Valor'Aisne a investi près de 500 000 euros sur leurs deux centres de tri situés à Villeneuve-Saint-Germain, à côté de Soissons et à Urvillers, près de Saint-Quentin "avec des caméras thermiques, de détection de températures dans les tas de déchets, des détecteurs de départs de flamme et des détecteurs de fumée aussi", détaille Jérôme Littière. 

Mais si l'ensemble de ces détecteurs permet d'avoir "une action intense et précoce au niveau du départ du feu", une fois que les flammes prennent "dans une centaine de mètres cubes de matériaux, il n'y a que les pompiers qui peuvent intervenir et notre consigne est de ne pas mettre nos agents en danger". 

Les assureurs ne répondent pas présent

Aujourd'hui, la difficulté pour ces centres de tri publics réside dans le fait de ne plus  avoir "d'assureurs pour nos centres de tri, nos équipes de tri, nos équipements industriels" depuis début janvier 2023, date d'échéance de l'ancien contrat, déplore Eric Delhaye. 

Jérôme Littière avance que l'an dernier "il y a eu 150 millions d’euros de sinistralités sur l’ensemble de la France pour 90 millions d’euros de cotisations, et aujourd’hui, les assureurs ne souhaitent pas assurer les centres de tri, et notamment les centres de tri publics". D'autres collectivités en France rencontrent le même problème. "Les groupes industriels ont moins de problème car ils ont des assurances nationales sur l’ensemble de leurs activités", observe-t-il.

C'est pourquoi Eric Delhaye a "sollicité le ministre de l'Économie, le gouvernement et les parlementaires pour qu'il y ait un droit à l'assurance, une obligation d'assurance pour nos collectivités aux centres de tri, que les assureurs soient obligés de nous faire des propositions, comme on le fait pour les habitations, les automobiles, les particuliers". 

Ce à quoi le ministère de l'Économie et des Finances a répondu "de contacter le médiateur des assurances, mais ce n'est pas une réponse qui nous suffit". Pire encore, Jérôme Littière explique que "les assureurs ne nous font même pas d’offres, ni même une offre avec un montant de cotisation qui serait élevé et un montant de franchise qui est lui-même serait très élevé.
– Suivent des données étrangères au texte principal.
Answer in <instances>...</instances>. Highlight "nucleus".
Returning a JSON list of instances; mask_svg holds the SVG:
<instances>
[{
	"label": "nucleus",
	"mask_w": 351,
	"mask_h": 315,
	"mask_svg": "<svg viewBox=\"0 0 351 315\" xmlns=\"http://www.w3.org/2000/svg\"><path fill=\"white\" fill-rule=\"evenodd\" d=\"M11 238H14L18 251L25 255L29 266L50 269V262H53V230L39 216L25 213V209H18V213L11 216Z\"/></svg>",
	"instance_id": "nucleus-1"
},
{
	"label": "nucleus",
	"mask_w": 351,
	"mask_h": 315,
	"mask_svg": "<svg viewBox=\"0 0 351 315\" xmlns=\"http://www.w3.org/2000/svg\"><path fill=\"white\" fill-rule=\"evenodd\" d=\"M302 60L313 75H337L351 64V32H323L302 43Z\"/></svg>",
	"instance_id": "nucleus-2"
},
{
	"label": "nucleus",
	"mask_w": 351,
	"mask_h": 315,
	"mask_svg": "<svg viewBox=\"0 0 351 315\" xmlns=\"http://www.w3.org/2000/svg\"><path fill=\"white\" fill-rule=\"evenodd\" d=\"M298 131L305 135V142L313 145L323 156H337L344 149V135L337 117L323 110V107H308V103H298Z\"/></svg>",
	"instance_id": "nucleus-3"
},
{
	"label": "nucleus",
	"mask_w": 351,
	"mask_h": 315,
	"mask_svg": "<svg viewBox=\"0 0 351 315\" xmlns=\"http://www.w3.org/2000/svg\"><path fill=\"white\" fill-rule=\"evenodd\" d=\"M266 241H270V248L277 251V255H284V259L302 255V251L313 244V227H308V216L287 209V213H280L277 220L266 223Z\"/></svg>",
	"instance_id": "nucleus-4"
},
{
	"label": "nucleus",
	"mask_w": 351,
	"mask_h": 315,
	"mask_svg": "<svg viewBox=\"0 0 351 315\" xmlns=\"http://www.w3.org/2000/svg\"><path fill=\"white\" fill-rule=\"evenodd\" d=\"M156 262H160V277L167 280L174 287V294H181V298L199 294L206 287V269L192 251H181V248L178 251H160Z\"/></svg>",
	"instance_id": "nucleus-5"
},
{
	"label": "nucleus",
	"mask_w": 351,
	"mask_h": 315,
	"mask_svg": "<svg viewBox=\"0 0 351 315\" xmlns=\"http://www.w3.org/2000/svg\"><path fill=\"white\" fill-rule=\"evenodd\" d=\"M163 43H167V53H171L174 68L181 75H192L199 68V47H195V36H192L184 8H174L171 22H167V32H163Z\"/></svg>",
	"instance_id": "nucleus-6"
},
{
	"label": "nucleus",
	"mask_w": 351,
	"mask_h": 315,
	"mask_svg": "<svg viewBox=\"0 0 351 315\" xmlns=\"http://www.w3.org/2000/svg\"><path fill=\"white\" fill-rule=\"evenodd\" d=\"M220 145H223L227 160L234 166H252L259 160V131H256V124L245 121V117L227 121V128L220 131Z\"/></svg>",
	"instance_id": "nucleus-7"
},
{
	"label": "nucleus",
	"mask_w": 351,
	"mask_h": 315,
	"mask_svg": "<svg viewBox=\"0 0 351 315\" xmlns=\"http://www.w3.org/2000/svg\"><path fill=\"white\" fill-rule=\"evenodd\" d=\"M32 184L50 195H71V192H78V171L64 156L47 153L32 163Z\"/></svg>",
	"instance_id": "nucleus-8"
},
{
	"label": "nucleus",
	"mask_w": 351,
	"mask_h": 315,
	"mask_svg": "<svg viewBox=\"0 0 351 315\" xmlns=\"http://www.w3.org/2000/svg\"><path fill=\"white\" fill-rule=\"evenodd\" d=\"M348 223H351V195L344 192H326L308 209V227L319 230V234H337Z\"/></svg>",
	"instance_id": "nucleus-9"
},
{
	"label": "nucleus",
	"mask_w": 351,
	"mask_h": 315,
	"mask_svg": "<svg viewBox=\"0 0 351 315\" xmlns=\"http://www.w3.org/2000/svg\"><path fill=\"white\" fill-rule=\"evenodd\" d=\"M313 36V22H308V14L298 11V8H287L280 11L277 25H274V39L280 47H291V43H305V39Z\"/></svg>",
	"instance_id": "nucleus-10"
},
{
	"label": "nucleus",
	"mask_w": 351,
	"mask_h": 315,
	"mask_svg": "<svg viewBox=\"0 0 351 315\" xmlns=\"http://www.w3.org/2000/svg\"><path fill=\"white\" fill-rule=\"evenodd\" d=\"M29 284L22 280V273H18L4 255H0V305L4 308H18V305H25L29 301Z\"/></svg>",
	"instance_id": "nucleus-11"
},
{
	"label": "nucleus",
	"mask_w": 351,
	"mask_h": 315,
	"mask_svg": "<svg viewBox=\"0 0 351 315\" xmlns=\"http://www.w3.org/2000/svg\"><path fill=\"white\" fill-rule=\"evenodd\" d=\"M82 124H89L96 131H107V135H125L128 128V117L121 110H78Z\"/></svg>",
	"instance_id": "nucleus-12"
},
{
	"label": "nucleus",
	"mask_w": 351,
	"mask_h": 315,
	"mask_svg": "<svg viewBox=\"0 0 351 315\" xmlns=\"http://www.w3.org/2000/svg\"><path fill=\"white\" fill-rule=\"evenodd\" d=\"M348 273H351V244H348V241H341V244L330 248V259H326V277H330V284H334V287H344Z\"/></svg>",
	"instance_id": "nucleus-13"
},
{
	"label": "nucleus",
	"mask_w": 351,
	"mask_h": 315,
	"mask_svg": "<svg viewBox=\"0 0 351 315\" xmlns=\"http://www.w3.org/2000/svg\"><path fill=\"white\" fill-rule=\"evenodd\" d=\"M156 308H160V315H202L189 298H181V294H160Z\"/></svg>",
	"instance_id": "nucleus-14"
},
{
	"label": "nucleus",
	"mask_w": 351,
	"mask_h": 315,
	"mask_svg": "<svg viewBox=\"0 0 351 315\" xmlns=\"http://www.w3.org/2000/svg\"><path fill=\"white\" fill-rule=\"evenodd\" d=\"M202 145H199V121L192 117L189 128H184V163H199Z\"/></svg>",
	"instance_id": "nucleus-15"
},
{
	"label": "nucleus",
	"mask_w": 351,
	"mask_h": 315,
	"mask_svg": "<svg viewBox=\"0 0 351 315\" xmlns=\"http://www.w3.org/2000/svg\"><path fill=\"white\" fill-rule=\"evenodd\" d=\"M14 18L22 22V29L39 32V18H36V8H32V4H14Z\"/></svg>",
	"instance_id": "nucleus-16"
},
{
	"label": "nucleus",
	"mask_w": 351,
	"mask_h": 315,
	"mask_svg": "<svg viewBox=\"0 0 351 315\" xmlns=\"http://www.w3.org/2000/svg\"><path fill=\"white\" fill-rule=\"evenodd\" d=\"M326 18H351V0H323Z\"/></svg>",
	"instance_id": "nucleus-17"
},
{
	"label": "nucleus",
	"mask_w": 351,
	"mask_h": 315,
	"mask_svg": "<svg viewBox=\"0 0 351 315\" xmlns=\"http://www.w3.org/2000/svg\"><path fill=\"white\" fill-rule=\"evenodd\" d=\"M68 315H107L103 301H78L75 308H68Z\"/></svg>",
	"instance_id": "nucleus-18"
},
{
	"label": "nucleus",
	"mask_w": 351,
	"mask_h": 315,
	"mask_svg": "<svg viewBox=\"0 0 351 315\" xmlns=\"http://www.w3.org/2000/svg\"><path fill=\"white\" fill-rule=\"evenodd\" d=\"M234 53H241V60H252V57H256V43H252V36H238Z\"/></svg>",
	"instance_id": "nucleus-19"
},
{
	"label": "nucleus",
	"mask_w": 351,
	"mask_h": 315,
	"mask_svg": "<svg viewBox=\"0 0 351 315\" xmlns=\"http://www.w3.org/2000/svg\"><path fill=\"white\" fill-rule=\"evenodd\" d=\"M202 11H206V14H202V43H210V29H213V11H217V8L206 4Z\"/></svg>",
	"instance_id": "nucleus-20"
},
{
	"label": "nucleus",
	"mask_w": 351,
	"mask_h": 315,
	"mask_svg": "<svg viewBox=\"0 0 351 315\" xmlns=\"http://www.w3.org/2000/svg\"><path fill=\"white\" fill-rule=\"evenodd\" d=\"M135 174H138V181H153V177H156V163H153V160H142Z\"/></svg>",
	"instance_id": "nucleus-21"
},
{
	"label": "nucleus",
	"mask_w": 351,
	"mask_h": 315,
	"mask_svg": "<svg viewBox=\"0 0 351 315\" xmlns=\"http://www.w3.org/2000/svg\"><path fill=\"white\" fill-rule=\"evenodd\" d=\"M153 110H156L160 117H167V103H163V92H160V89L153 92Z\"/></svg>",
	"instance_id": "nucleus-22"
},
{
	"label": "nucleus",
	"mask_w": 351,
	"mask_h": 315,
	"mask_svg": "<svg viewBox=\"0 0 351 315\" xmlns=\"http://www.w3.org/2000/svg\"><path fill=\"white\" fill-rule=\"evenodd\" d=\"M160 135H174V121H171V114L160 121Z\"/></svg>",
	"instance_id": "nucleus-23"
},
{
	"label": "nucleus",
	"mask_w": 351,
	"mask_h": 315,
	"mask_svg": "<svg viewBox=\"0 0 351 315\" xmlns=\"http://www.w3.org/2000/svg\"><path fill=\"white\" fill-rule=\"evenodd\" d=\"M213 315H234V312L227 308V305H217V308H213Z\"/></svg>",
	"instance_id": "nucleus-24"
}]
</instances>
On ne peut même pas arbitrer entre plusieurs offres". 

Nous assurons un service public pour l’ensemble des usagers, des habitants, de salubrité publique, de tri et ça nous pose une vraie difficulté. Donc nous demandons une obligation à pouvoir avoir une assurance.
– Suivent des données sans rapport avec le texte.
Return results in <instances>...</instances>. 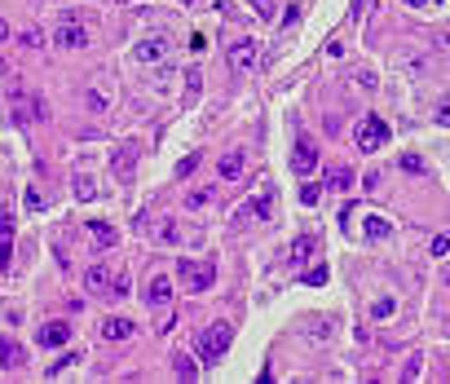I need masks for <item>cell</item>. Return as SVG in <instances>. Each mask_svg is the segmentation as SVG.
Segmentation results:
<instances>
[{
  "instance_id": "obj_1",
  "label": "cell",
  "mask_w": 450,
  "mask_h": 384,
  "mask_svg": "<svg viewBox=\"0 0 450 384\" xmlns=\"http://www.w3.org/2000/svg\"><path fill=\"white\" fill-rule=\"evenodd\" d=\"M230 340H235V327H230V323H212V327H204V331H199V362L216 366V362L225 358Z\"/></svg>"
},
{
  "instance_id": "obj_2",
  "label": "cell",
  "mask_w": 450,
  "mask_h": 384,
  "mask_svg": "<svg viewBox=\"0 0 450 384\" xmlns=\"http://www.w3.org/2000/svg\"><path fill=\"white\" fill-rule=\"evenodd\" d=\"M177 278H181V287L186 292H208L212 283H216V274H212V265H199V261H181L177 265Z\"/></svg>"
},
{
  "instance_id": "obj_3",
  "label": "cell",
  "mask_w": 450,
  "mask_h": 384,
  "mask_svg": "<svg viewBox=\"0 0 450 384\" xmlns=\"http://www.w3.org/2000/svg\"><path fill=\"white\" fill-rule=\"evenodd\" d=\"M385 142H389V124L380 120V115H366V120H362V132H358V146L366 150V155H375Z\"/></svg>"
},
{
  "instance_id": "obj_4",
  "label": "cell",
  "mask_w": 450,
  "mask_h": 384,
  "mask_svg": "<svg viewBox=\"0 0 450 384\" xmlns=\"http://www.w3.org/2000/svg\"><path fill=\"white\" fill-rule=\"evenodd\" d=\"M292 173L296 177H313L318 173V150H313L309 137H296V150H292Z\"/></svg>"
},
{
  "instance_id": "obj_5",
  "label": "cell",
  "mask_w": 450,
  "mask_h": 384,
  "mask_svg": "<svg viewBox=\"0 0 450 384\" xmlns=\"http://www.w3.org/2000/svg\"><path fill=\"white\" fill-rule=\"evenodd\" d=\"M173 54V40L168 36H146V40H137V49H132V58L137 62H163Z\"/></svg>"
},
{
  "instance_id": "obj_6",
  "label": "cell",
  "mask_w": 450,
  "mask_h": 384,
  "mask_svg": "<svg viewBox=\"0 0 450 384\" xmlns=\"http://www.w3.org/2000/svg\"><path fill=\"white\" fill-rule=\"evenodd\" d=\"M256 54H261V49H256V40H235L225 58H230V66H235V71H247V66L256 62Z\"/></svg>"
},
{
  "instance_id": "obj_7",
  "label": "cell",
  "mask_w": 450,
  "mask_h": 384,
  "mask_svg": "<svg viewBox=\"0 0 450 384\" xmlns=\"http://www.w3.org/2000/svg\"><path fill=\"white\" fill-rule=\"evenodd\" d=\"M243 168H247V155H243V150H225L221 163H216L221 181H239V177H243Z\"/></svg>"
},
{
  "instance_id": "obj_8",
  "label": "cell",
  "mask_w": 450,
  "mask_h": 384,
  "mask_svg": "<svg viewBox=\"0 0 450 384\" xmlns=\"http://www.w3.org/2000/svg\"><path fill=\"white\" fill-rule=\"evenodd\" d=\"M54 40H58V49H85L89 44V31L80 27V23H62Z\"/></svg>"
},
{
  "instance_id": "obj_9",
  "label": "cell",
  "mask_w": 450,
  "mask_h": 384,
  "mask_svg": "<svg viewBox=\"0 0 450 384\" xmlns=\"http://www.w3.org/2000/svg\"><path fill=\"white\" fill-rule=\"evenodd\" d=\"M36 340L49 345V349H62V345H71V327H66V323H44Z\"/></svg>"
},
{
  "instance_id": "obj_10",
  "label": "cell",
  "mask_w": 450,
  "mask_h": 384,
  "mask_svg": "<svg viewBox=\"0 0 450 384\" xmlns=\"http://www.w3.org/2000/svg\"><path fill=\"white\" fill-rule=\"evenodd\" d=\"M23 362H27V354H23V345L13 340V336H0V366H9V371H18Z\"/></svg>"
},
{
  "instance_id": "obj_11",
  "label": "cell",
  "mask_w": 450,
  "mask_h": 384,
  "mask_svg": "<svg viewBox=\"0 0 450 384\" xmlns=\"http://www.w3.org/2000/svg\"><path fill=\"white\" fill-rule=\"evenodd\" d=\"M146 300H150V305H168V300H173V278L168 274H155V278H150V287H146Z\"/></svg>"
},
{
  "instance_id": "obj_12",
  "label": "cell",
  "mask_w": 450,
  "mask_h": 384,
  "mask_svg": "<svg viewBox=\"0 0 450 384\" xmlns=\"http://www.w3.org/2000/svg\"><path fill=\"white\" fill-rule=\"evenodd\" d=\"M132 331H137V323H132V318H106V323H102V340H128Z\"/></svg>"
},
{
  "instance_id": "obj_13",
  "label": "cell",
  "mask_w": 450,
  "mask_h": 384,
  "mask_svg": "<svg viewBox=\"0 0 450 384\" xmlns=\"http://www.w3.org/2000/svg\"><path fill=\"white\" fill-rule=\"evenodd\" d=\"M111 278H115L111 270H102V265H93V270L85 274V287H89L93 296H106V292H111Z\"/></svg>"
},
{
  "instance_id": "obj_14",
  "label": "cell",
  "mask_w": 450,
  "mask_h": 384,
  "mask_svg": "<svg viewBox=\"0 0 450 384\" xmlns=\"http://www.w3.org/2000/svg\"><path fill=\"white\" fill-rule=\"evenodd\" d=\"M89 235H93V247H115V243H120V230H115V225H102V221H93Z\"/></svg>"
},
{
  "instance_id": "obj_15",
  "label": "cell",
  "mask_w": 450,
  "mask_h": 384,
  "mask_svg": "<svg viewBox=\"0 0 450 384\" xmlns=\"http://www.w3.org/2000/svg\"><path fill=\"white\" fill-rule=\"evenodd\" d=\"M313 243L318 239H309V235H300L292 247H287V265H300V261H309V252H313Z\"/></svg>"
},
{
  "instance_id": "obj_16",
  "label": "cell",
  "mask_w": 450,
  "mask_h": 384,
  "mask_svg": "<svg viewBox=\"0 0 450 384\" xmlns=\"http://www.w3.org/2000/svg\"><path fill=\"white\" fill-rule=\"evenodd\" d=\"M71 190H75V199H80V204H93V194H97V181H93L89 173H80V177L71 181Z\"/></svg>"
},
{
  "instance_id": "obj_17",
  "label": "cell",
  "mask_w": 450,
  "mask_h": 384,
  "mask_svg": "<svg viewBox=\"0 0 450 384\" xmlns=\"http://www.w3.org/2000/svg\"><path fill=\"white\" fill-rule=\"evenodd\" d=\"M305 331L318 336V340H331L336 336V318H305Z\"/></svg>"
},
{
  "instance_id": "obj_18",
  "label": "cell",
  "mask_w": 450,
  "mask_h": 384,
  "mask_svg": "<svg viewBox=\"0 0 450 384\" xmlns=\"http://www.w3.org/2000/svg\"><path fill=\"white\" fill-rule=\"evenodd\" d=\"M362 230H366V239H389V235H393V225L385 221V216H366Z\"/></svg>"
},
{
  "instance_id": "obj_19",
  "label": "cell",
  "mask_w": 450,
  "mask_h": 384,
  "mask_svg": "<svg viewBox=\"0 0 450 384\" xmlns=\"http://www.w3.org/2000/svg\"><path fill=\"white\" fill-rule=\"evenodd\" d=\"M173 371H177V380H194V376H199V362H194L190 354H177V358H173Z\"/></svg>"
},
{
  "instance_id": "obj_20",
  "label": "cell",
  "mask_w": 450,
  "mask_h": 384,
  "mask_svg": "<svg viewBox=\"0 0 450 384\" xmlns=\"http://www.w3.org/2000/svg\"><path fill=\"white\" fill-rule=\"evenodd\" d=\"M393 314H397V300H393V296H380L375 305H371V318H375V323H389Z\"/></svg>"
},
{
  "instance_id": "obj_21",
  "label": "cell",
  "mask_w": 450,
  "mask_h": 384,
  "mask_svg": "<svg viewBox=\"0 0 450 384\" xmlns=\"http://www.w3.org/2000/svg\"><path fill=\"white\" fill-rule=\"evenodd\" d=\"M349 186H354V173L349 168H331L327 173V190H349Z\"/></svg>"
},
{
  "instance_id": "obj_22",
  "label": "cell",
  "mask_w": 450,
  "mask_h": 384,
  "mask_svg": "<svg viewBox=\"0 0 450 384\" xmlns=\"http://www.w3.org/2000/svg\"><path fill=\"white\" fill-rule=\"evenodd\" d=\"M115 177L120 181L132 177V150H115Z\"/></svg>"
},
{
  "instance_id": "obj_23",
  "label": "cell",
  "mask_w": 450,
  "mask_h": 384,
  "mask_svg": "<svg viewBox=\"0 0 450 384\" xmlns=\"http://www.w3.org/2000/svg\"><path fill=\"white\" fill-rule=\"evenodd\" d=\"M300 283H309V287H323V283H327V265H323V261H318V265H309V270L300 274Z\"/></svg>"
},
{
  "instance_id": "obj_24",
  "label": "cell",
  "mask_w": 450,
  "mask_h": 384,
  "mask_svg": "<svg viewBox=\"0 0 450 384\" xmlns=\"http://www.w3.org/2000/svg\"><path fill=\"white\" fill-rule=\"evenodd\" d=\"M199 163H204V155H199V150H194V155H186V159L177 163V177H181V181H190V177H194V168H199Z\"/></svg>"
},
{
  "instance_id": "obj_25",
  "label": "cell",
  "mask_w": 450,
  "mask_h": 384,
  "mask_svg": "<svg viewBox=\"0 0 450 384\" xmlns=\"http://www.w3.org/2000/svg\"><path fill=\"white\" fill-rule=\"evenodd\" d=\"M85 97H89V111H93V115H102V111H106V106H111V97H106V93H102V89H89V93H85Z\"/></svg>"
},
{
  "instance_id": "obj_26",
  "label": "cell",
  "mask_w": 450,
  "mask_h": 384,
  "mask_svg": "<svg viewBox=\"0 0 450 384\" xmlns=\"http://www.w3.org/2000/svg\"><path fill=\"white\" fill-rule=\"evenodd\" d=\"M420 371H424V354H411V358H406V366H402V380H415Z\"/></svg>"
},
{
  "instance_id": "obj_27",
  "label": "cell",
  "mask_w": 450,
  "mask_h": 384,
  "mask_svg": "<svg viewBox=\"0 0 450 384\" xmlns=\"http://www.w3.org/2000/svg\"><path fill=\"white\" fill-rule=\"evenodd\" d=\"M199 89H204V75H199V66H190L186 71V97H199Z\"/></svg>"
},
{
  "instance_id": "obj_28",
  "label": "cell",
  "mask_w": 450,
  "mask_h": 384,
  "mask_svg": "<svg viewBox=\"0 0 450 384\" xmlns=\"http://www.w3.org/2000/svg\"><path fill=\"white\" fill-rule=\"evenodd\" d=\"M402 173H411V177L424 173V163H420V155H415V150H406V155H402Z\"/></svg>"
},
{
  "instance_id": "obj_29",
  "label": "cell",
  "mask_w": 450,
  "mask_h": 384,
  "mask_svg": "<svg viewBox=\"0 0 450 384\" xmlns=\"http://www.w3.org/2000/svg\"><path fill=\"white\" fill-rule=\"evenodd\" d=\"M0 239L13 243V212H9V208H0Z\"/></svg>"
},
{
  "instance_id": "obj_30",
  "label": "cell",
  "mask_w": 450,
  "mask_h": 384,
  "mask_svg": "<svg viewBox=\"0 0 450 384\" xmlns=\"http://www.w3.org/2000/svg\"><path fill=\"white\" fill-rule=\"evenodd\" d=\"M128 287H132V283H128V274H115V278H111V296H115V300H120V296H128Z\"/></svg>"
},
{
  "instance_id": "obj_31",
  "label": "cell",
  "mask_w": 450,
  "mask_h": 384,
  "mask_svg": "<svg viewBox=\"0 0 450 384\" xmlns=\"http://www.w3.org/2000/svg\"><path fill=\"white\" fill-rule=\"evenodd\" d=\"M177 239H181V230H177L173 221H163V225H159V243H168V247H173Z\"/></svg>"
},
{
  "instance_id": "obj_32",
  "label": "cell",
  "mask_w": 450,
  "mask_h": 384,
  "mask_svg": "<svg viewBox=\"0 0 450 384\" xmlns=\"http://www.w3.org/2000/svg\"><path fill=\"white\" fill-rule=\"evenodd\" d=\"M318 194H323V186H313V181H305V186H300V204H318Z\"/></svg>"
},
{
  "instance_id": "obj_33",
  "label": "cell",
  "mask_w": 450,
  "mask_h": 384,
  "mask_svg": "<svg viewBox=\"0 0 450 384\" xmlns=\"http://www.w3.org/2000/svg\"><path fill=\"white\" fill-rule=\"evenodd\" d=\"M432 120H437L442 128H450V97H442V102H437V111H432Z\"/></svg>"
},
{
  "instance_id": "obj_34",
  "label": "cell",
  "mask_w": 450,
  "mask_h": 384,
  "mask_svg": "<svg viewBox=\"0 0 450 384\" xmlns=\"http://www.w3.org/2000/svg\"><path fill=\"white\" fill-rule=\"evenodd\" d=\"M9 261H13V243L0 239V274H9Z\"/></svg>"
},
{
  "instance_id": "obj_35",
  "label": "cell",
  "mask_w": 450,
  "mask_h": 384,
  "mask_svg": "<svg viewBox=\"0 0 450 384\" xmlns=\"http://www.w3.org/2000/svg\"><path fill=\"white\" fill-rule=\"evenodd\" d=\"M186 204H190V208H208V204H212V190H190Z\"/></svg>"
},
{
  "instance_id": "obj_36",
  "label": "cell",
  "mask_w": 450,
  "mask_h": 384,
  "mask_svg": "<svg viewBox=\"0 0 450 384\" xmlns=\"http://www.w3.org/2000/svg\"><path fill=\"white\" fill-rule=\"evenodd\" d=\"M450 252V235H437L432 239V256H446Z\"/></svg>"
},
{
  "instance_id": "obj_37",
  "label": "cell",
  "mask_w": 450,
  "mask_h": 384,
  "mask_svg": "<svg viewBox=\"0 0 450 384\" xmlns=\"http://www.w3.org/2000/svg\"><path fill=\"white\" fill-rule=\"evenodd\" d=\"M252 9L261 13V18H274V0H252Z\"/></svg>"
},
{
  "instance_id": "obj_38",
  "label": "cell",
  "mask_w": 450,
  "mask_h": 384,
  "mask_svg": "<svg viewBox=\"0 0 450 384\" xmlns=\"http://www.w3.org/2000/svg\"><path fill=\"white\" fill-rule=\"evenodd\" d=\"M27 208H31V212H40V208H44V199L36 194V186H31V190H27Z\"/></svg>"
},
{
  "instance_id": "obj_39",
  "label": "cell",
  "mask_w": 450,
  "mask_h": 384,
  "mask_svg": "<svg viewBox=\"0 0 450 384\" xmlns=\"http://www.w3.org/2000/svg\"><path fill=\"white\" fill-rule=\"evenodd\" d=\"M296 23H300V5H292L287 13H282V27H296Z\"/></svg>"
},
{
  "instance_id": "obj_40",
  "label": "cell",
  "mask_w": 450,
  "mask_h": 384,
  "mask_svg": "<svg viewBox=\"0 0 450 384\" xmlns=\"http://www.w3.org/2000/svg\"><path fill=\"white\" fill-rule=\"evenodd\" d=\"M23 44H31V49H40V44H44V36H40V31H27V36H23Z\"/></svg>"
},
{
  "instance_id": "obj_41",
  "label": "cell",
  "mask_w": 450,
  "mask_h": 384,
  "mask_svg": "<svg viewBox=\"0 0 450 384\" xmlns=\"http://www.w3.org/2000/svg\"><path fill=\"white\" fill-rule=\"evenodd\" d=\"M406 5H411V9H424V5H428V0H406Z\"/></svg>"
},
{
  "instance_id": "obj_42",
  "label": "cell",
  "mask_w": 450,
  "mask_h": 384,
  "mask_svg": "<svg viewBox=\"0 0 450 384\" xmlns=\"http://www.w3.org/2000/svg\"><path fill=\"white\" fill-rule=\"evenodd\" d=\"M5 36H9V23H5V18H0V40H5Z\"/></svg>"
},
{
  "instance_id": "obj_43",
  "label": "cell",
  "mask_w": 450,
  "mask_h": 384,
  "mask_svg": "<svg viewBox=\"0 0 450 384\" xmlns=\"http://www.w3.org/2000/svg\"><path fill=\"white\" fill-rule=\"evenodd\" d=\"M362 5H366V0H354V13H362Z\"/></svg>"
},
{
  "instance_id": "obj_44",
  "label": "cell",
  "mask_w": 450,
  "mask_h": 384,
  "mask_svg": "<svg viewBox=\"0 0 450 384\" xmlns=\"http://www.w3.org/2000/svg\"><path fill=\"white\" fill-rule=\"evenodd\" d=\"M120 5H137V0H120Z\"/></svg>"
},
{
  "instance_id": "obj_45",
  "label": "cell",
  "mask_w": 450,
  "mask_h": 384,
  "mask_svg": "<svg viewBox=\"0 0 450 384\" xmlns=\"http://www.w3.org/2000/svg\"><path fill=\"white\" fill-rule=\"evenodd\" d=\"M181 5H194V0H181Z\"/></svg>"
}]
</instances>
Eric Delhaye, président de Valor' Aisne

Les deux hommes le disent presque en chœur, même s'ils ne sont pas interrogés au même moment : les assureurs ne répondent pas. "Les taux de sinistralité ont été très importants ces dernières années, avec des centres de tri qui ont brûlé, et la sinistralité a été plus importante que les primes d’assurance qui ont été encaissées", observe Eric Delhaye en ajoutant : "mais ce n'est absolument pas une raison pour aujourd’hui de refuser de nous assurer, nous sommes des services publics".

Le risque de continuer sans assurance est "extrêmement important". "Non seulement on investit beaucoup d’argent pour renforcer encore plus la sécurité incendie, mais demain, si notre centre de tri brûle, c’est 20 millions d’euros à refinancer", conclut-il avant d'ajouter qu'il faut "au moins deux ans pour reconstruire un centre de tri donc il faudra trouver des solutions extérieures qui coûteront extrêmement chères à la collectivité".